Saturday, May 26, 2018

Dwindling fish catches worry experts


By Zephania Ubwani @ubwanizg3

Arusha. Fish stocks in Lake Victoria may not meet the demand of the growing population due to a drastic decline in catches, according to experts.

While the overall fish biomass in the shared water body decreased from 1.3 million tonnes recorded in 1999 to 0.8 million tonnes in 2010/11, tilapia catches have plunged manifolds in recent years.

Catches of tilapia, the most consumed freshwater fish, declined sharply to only 20,000 tonnes in 2015 from 60,000 tonnes in the previous year.

The decline has been attributed to over-fishing, illegal fishing in shallow breeding and nursery areas and rising demand of the delicacy in both national and regional markets. Besides, tilapia, scientifically known as Oreochromis niloticus, other commercially important species from the lake are Nile Perch and the endemic Rastrineobola argentea, commonly known as sardines. “As a result of failure to manage fishing, the fishery has declined and some export processing factories closed,” said a report by the Lake Victoria Fisheries Organisation (LVFO).

The findings were discussed in Arusha this week during a stakeholders’ meeting convened by the East African Community (EAC) and the European Union (EU) to launch a 10 million Euro aquaculture project. It said although Nile Perch, an exotic species introduced in the 1950s, formed the basis of the export trade to international markets, 95 per cent of the catch is below the legal minimum size.

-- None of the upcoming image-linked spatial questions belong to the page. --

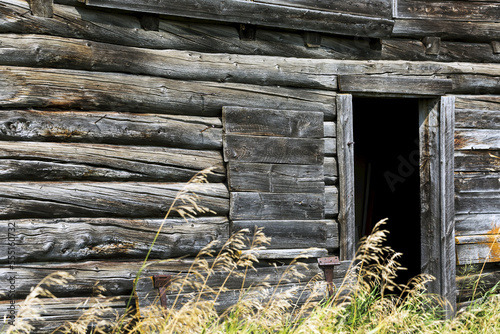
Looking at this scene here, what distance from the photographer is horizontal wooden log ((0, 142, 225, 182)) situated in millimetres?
3703

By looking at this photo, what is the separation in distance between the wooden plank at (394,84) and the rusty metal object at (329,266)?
1.42 meters

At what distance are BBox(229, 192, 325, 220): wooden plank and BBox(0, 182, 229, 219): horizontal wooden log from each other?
13 cm

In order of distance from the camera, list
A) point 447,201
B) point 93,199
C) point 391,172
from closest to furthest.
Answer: point 93,199 < point 447,201 < point 391,172

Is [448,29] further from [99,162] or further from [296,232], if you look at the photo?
[99,162]

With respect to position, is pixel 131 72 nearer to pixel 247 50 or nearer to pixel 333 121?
pixel 247 50

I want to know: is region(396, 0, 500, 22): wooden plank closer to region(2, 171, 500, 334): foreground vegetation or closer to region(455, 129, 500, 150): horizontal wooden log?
region(455, 129, 500, 150): horizontal wooden log

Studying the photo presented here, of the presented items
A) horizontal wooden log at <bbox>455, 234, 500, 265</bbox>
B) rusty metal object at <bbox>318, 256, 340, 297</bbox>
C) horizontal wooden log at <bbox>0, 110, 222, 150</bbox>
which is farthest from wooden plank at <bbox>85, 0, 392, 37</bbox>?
horizontal wooden log at <bbox>455, 234, 500, 265</bbox>

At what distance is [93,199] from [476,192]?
11.5 feet

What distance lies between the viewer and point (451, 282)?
515 centimetres

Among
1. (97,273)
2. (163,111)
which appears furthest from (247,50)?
(97,273)

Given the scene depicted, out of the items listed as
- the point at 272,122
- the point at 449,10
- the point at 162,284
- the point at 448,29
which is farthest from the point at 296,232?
the point at 449,10

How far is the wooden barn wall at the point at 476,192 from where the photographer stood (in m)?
5.24

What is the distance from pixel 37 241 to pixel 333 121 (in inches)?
99.7

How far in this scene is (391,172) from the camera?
726 cm
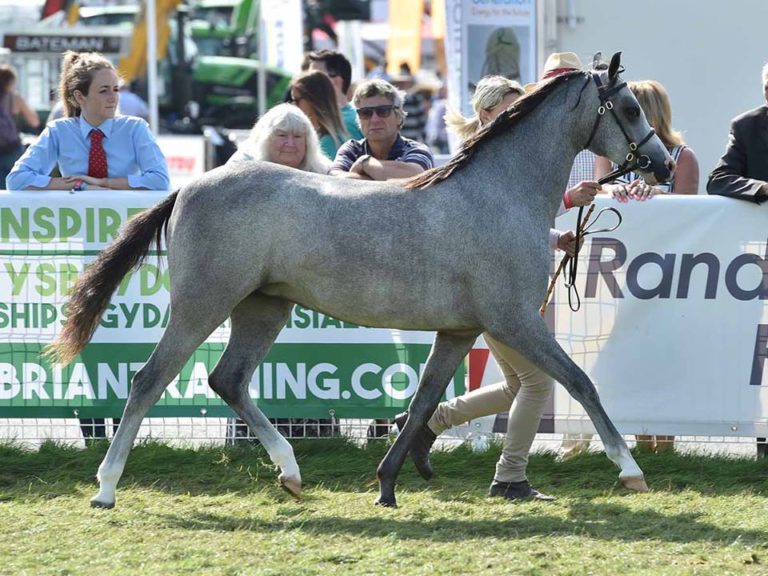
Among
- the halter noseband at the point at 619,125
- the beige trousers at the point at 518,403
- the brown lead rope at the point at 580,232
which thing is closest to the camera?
the halter noseband at the point at 619,125

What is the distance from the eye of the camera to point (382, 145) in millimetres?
7070

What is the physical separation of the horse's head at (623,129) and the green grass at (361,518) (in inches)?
59.9

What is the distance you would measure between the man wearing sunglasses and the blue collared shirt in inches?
42.4

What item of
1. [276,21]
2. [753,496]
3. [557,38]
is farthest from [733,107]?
[276,21]

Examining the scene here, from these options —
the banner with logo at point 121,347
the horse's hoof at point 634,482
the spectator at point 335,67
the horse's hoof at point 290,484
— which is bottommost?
the horse's hoof at point 290,484

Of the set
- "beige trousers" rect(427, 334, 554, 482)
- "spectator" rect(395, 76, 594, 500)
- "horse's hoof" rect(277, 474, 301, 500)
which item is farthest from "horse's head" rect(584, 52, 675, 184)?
"horse's hoof" rect(277, 474, 301, 500)

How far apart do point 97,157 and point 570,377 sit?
10.3ft

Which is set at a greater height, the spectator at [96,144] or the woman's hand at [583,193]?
the spectator at [96,144]

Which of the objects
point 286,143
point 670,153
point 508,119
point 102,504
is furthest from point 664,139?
point 102,504

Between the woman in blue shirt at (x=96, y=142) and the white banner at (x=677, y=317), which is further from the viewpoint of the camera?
the woman in blue shirt at (x=96, y=142)

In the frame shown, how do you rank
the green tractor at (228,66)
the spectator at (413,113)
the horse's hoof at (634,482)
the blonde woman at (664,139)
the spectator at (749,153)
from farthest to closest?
the green tractor at (228,66) → the spectator at (413,113) → the blonde woman at (664,139) → the spectator at (749,153) → the horse's hoof at (634,482)

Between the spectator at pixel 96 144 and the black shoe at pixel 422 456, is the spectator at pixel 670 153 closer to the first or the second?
the black shoe at pixel 422 456

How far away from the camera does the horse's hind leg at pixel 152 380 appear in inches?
235

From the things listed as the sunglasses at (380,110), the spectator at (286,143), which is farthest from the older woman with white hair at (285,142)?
the sunglasses at (380,110)
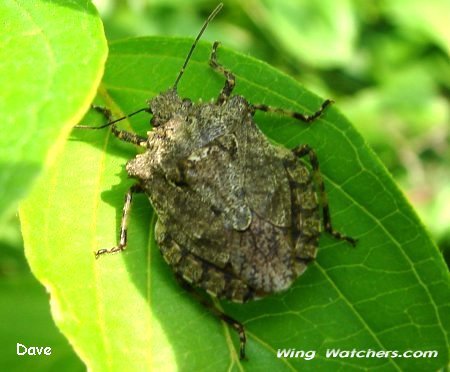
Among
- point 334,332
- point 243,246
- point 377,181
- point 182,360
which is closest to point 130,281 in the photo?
point 182,360

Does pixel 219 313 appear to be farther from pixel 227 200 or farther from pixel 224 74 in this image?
pixel 224 74

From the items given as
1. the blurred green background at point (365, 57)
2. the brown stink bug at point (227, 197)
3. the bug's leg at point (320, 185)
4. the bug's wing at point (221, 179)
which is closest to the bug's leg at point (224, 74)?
the brown stink bug at point (227, 197)

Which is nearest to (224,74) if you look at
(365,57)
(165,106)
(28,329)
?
(165,106)

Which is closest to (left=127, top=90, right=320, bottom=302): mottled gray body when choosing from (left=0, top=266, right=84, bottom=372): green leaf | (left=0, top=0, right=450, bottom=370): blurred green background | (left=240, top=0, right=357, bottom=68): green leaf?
(left=0, top=266, right=84, bottom=372): green leaf

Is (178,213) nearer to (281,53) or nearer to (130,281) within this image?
(130,281)

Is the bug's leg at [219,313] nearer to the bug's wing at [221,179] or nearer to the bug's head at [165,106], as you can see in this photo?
the bug's wing at [221,179]

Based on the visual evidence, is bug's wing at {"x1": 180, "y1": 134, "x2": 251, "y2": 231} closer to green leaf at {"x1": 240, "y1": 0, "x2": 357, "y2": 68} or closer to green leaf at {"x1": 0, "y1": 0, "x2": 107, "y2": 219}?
green leaf at {"x1": 0, "y1": 0, "x2": 107, "y2": 219}
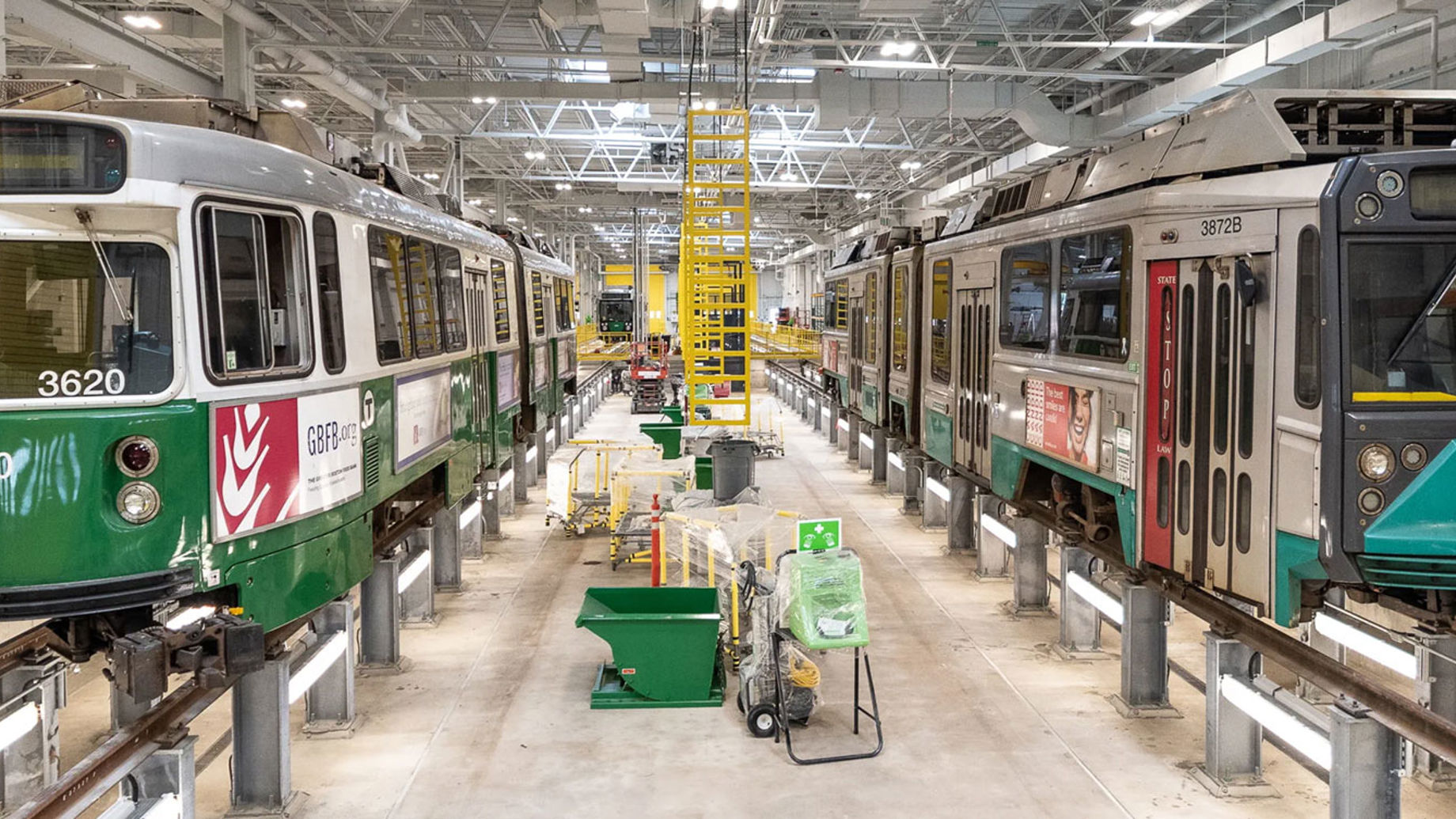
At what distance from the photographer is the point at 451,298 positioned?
10125 mm

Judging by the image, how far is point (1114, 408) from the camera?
7.89m

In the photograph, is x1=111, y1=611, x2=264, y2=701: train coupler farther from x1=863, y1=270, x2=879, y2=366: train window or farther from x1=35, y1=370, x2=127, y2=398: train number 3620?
x1=863, y1=270, x2=879, y2=366: train window

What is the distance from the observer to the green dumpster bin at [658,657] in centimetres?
766

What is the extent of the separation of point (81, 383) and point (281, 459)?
1088 millimetres

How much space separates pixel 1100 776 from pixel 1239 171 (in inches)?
148

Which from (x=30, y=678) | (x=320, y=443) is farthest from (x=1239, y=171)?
(x=30, y=678)

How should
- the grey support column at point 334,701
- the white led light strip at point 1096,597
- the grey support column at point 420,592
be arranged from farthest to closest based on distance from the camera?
the grey support column at point 420,592 → the white led light strip at point 1096,597 → the grey support column at point 334,701

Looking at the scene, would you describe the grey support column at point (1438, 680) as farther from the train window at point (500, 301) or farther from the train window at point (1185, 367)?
the train window at point (500, 301)

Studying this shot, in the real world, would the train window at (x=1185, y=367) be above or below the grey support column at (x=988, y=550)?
above

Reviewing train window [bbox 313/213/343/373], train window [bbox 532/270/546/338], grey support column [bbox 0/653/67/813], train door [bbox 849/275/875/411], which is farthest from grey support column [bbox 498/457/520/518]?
grey support column [bbox 0/653/67/813]

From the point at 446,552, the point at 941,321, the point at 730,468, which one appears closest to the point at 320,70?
the point at 446,552

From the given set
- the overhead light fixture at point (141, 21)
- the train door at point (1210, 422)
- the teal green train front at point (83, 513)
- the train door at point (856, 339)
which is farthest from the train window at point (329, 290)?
the train door at point (856, 339)

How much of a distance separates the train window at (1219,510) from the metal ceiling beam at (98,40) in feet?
45.6

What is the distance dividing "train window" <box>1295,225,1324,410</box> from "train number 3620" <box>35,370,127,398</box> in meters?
5.96
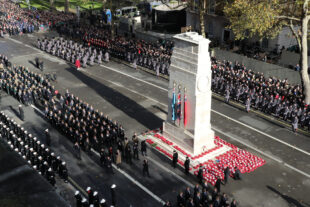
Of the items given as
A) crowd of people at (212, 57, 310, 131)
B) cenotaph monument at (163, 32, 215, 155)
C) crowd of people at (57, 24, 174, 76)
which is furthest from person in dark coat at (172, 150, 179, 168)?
crowd of people at (57, 24, 174, 76)

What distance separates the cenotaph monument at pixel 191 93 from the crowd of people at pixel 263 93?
733 cm

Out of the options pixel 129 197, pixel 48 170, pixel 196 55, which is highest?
pixel 196 55

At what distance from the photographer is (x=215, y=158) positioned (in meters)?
23.6

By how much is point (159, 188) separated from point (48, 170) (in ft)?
19.9

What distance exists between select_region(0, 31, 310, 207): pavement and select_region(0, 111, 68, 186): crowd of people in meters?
1.19

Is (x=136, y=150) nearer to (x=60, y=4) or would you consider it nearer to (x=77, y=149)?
(x=77, y=149)

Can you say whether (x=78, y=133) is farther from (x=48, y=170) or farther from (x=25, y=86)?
(x=25, y=86)

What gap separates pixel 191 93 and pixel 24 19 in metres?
43.0

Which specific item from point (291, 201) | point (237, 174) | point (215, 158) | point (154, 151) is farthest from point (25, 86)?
point (291, 201)

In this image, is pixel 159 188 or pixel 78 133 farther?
pixel 78 133

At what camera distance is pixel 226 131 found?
27219 mm

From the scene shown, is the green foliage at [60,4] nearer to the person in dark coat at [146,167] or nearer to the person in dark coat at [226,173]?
the person in dark coat at [146,167]

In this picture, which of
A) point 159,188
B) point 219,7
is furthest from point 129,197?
point 219,7

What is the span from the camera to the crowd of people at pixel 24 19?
53406 mm
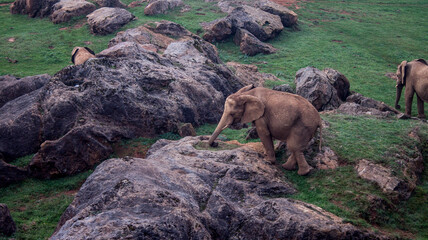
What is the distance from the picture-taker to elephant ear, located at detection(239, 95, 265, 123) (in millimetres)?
10141

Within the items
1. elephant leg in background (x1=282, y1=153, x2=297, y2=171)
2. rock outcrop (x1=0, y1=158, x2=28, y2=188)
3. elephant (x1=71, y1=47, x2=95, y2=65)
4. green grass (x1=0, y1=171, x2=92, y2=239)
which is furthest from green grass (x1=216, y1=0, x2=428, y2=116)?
rock outcrop (x1=0, y1=158, x2=28, y2=188)

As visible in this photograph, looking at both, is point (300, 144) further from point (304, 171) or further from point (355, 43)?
point (355, 43)

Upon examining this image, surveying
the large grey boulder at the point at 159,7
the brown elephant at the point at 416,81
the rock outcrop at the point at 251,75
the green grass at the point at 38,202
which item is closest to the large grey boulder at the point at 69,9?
the large grey boulder at the point at 159,7

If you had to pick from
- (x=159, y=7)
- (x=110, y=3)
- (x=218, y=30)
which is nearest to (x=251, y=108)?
(x=218, y=30)

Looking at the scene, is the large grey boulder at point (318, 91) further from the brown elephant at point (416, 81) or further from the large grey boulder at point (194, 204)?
the large grey boulder at point (194, 204)

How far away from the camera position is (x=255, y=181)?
8859 mm

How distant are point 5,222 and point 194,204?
447cm

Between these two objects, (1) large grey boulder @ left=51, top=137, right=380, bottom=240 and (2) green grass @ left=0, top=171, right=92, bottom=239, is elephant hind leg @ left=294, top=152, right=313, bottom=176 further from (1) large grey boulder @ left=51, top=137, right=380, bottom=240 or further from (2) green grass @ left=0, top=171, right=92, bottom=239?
(2) green grass @ left=0, top=171, right=92, bottom=239

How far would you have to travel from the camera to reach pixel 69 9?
1186 inches

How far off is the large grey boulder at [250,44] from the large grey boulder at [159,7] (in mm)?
8698

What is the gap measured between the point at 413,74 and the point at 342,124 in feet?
24.4

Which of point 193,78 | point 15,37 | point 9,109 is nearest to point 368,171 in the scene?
point 193,78

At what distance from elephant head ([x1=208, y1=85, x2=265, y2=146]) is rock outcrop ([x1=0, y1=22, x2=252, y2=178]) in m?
4.15

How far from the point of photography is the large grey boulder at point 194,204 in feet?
19.2
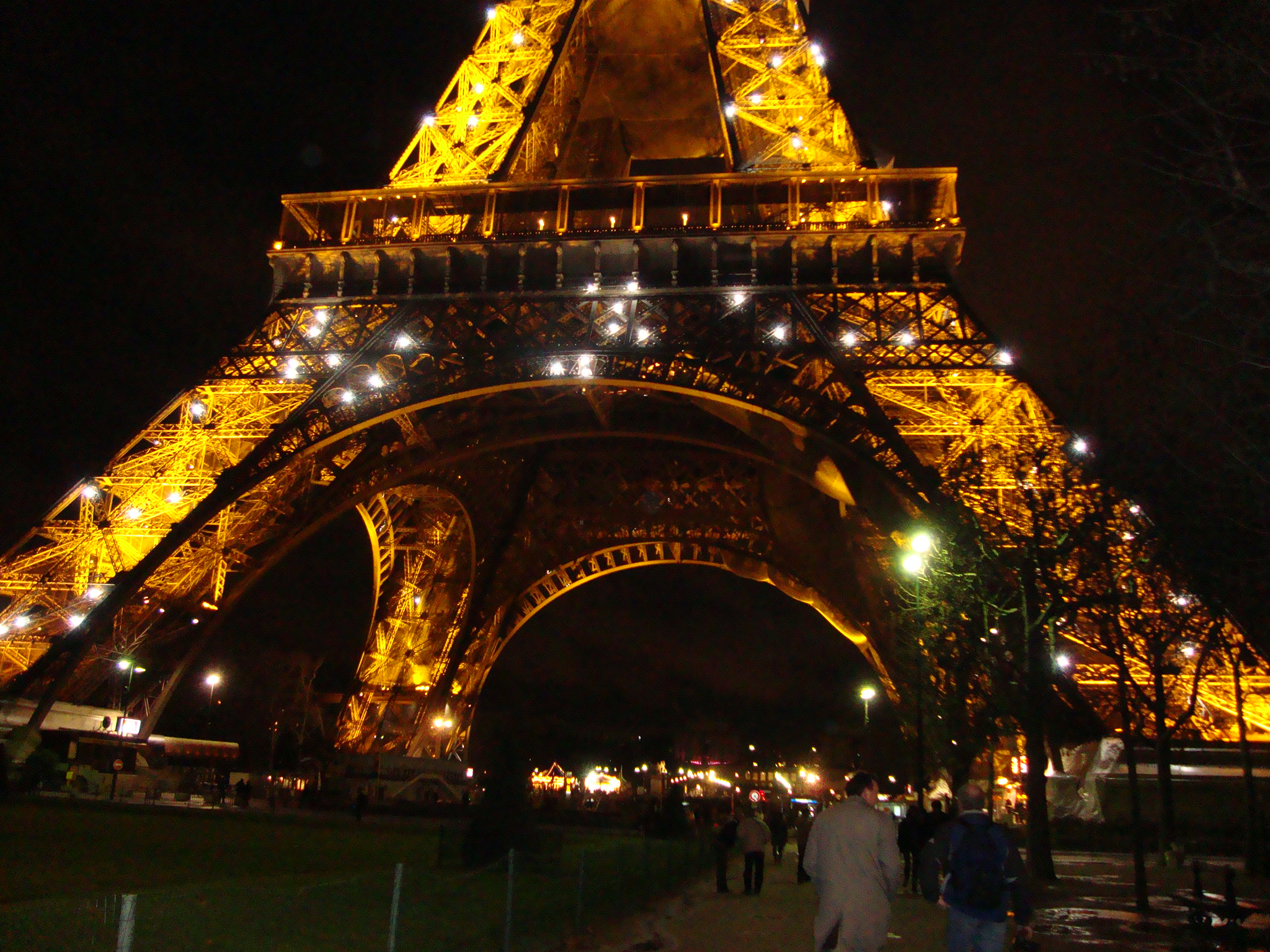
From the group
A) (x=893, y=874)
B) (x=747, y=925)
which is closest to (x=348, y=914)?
(x=893, y=874)

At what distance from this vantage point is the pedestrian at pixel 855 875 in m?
5.68

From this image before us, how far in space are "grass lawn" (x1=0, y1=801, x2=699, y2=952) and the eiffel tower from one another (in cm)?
642

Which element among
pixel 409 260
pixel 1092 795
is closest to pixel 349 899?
pixel 409 260

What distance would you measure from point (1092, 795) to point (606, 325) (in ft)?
61.8

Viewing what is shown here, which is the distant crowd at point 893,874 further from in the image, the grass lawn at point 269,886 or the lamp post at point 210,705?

In the early 1990s, 500,000 tonnes of Nile Perch were landed annually from Lake Victoria, but this declined significantly in later years. The fisheries sector in the EAC region, including marine fisheries in Tanzania and Kenya, contributes an estimated four per cent of the regional Gross Domestic Product (GDP). It provides employment to over five million people with a total annual catch of 878,000 tonnes of fish, plus an estimated 70,000 tonnes delivered from aquaculture.

The current per capita fish consumption in the region is estimated at seven kilogrammes per year, which is less than the 8.5 kg for Africa and 20kg for the world.

It is estimated that by 2030, population growth alone could absorb at least 623,000 tonnes of additional production at current rates of consumption.

While an estimated 60 per cent of fish production in the region is from the Lake Victoria basin, at one time fish was the second most important Ugandan export commodity after coffee. Nonetheless, experts are worried that fish reproduction may not meet the demand of ever increasing number of consumers in the near future due to ecological constraints. These include deteriorating water quality due to pollution, increased sedimentation, declining water levels and invasive fish and vegetation species, notably water hyacinth for the latter.

“In addition, Lake Victoria is characterised by high annual variability of rainfall and lake inflows,” the report said, adding that the situation could be compounded by climate change impacts.

LVFO executive director Godfrey Manor said there are growing concerns on the declining catches and biomass of fish, particularly the Nile Perch and Tilapia.

“The EAC states are now making efforts to put in place mechanisms to increase fish production through aquaculture,” he told reporters on the sidelines of the meeting.

EAC secretary general Liberat Mfumukeko called for collective efforts to address the crisis.

Mr Mfumukeko said despite efforts by the riparian countries around Lake Victoria - Tanzania, Uganda and Kenya - measures to sustainably manage fisheries remain a challenge due to the drastic decline of the Nile Perch and Tilapia.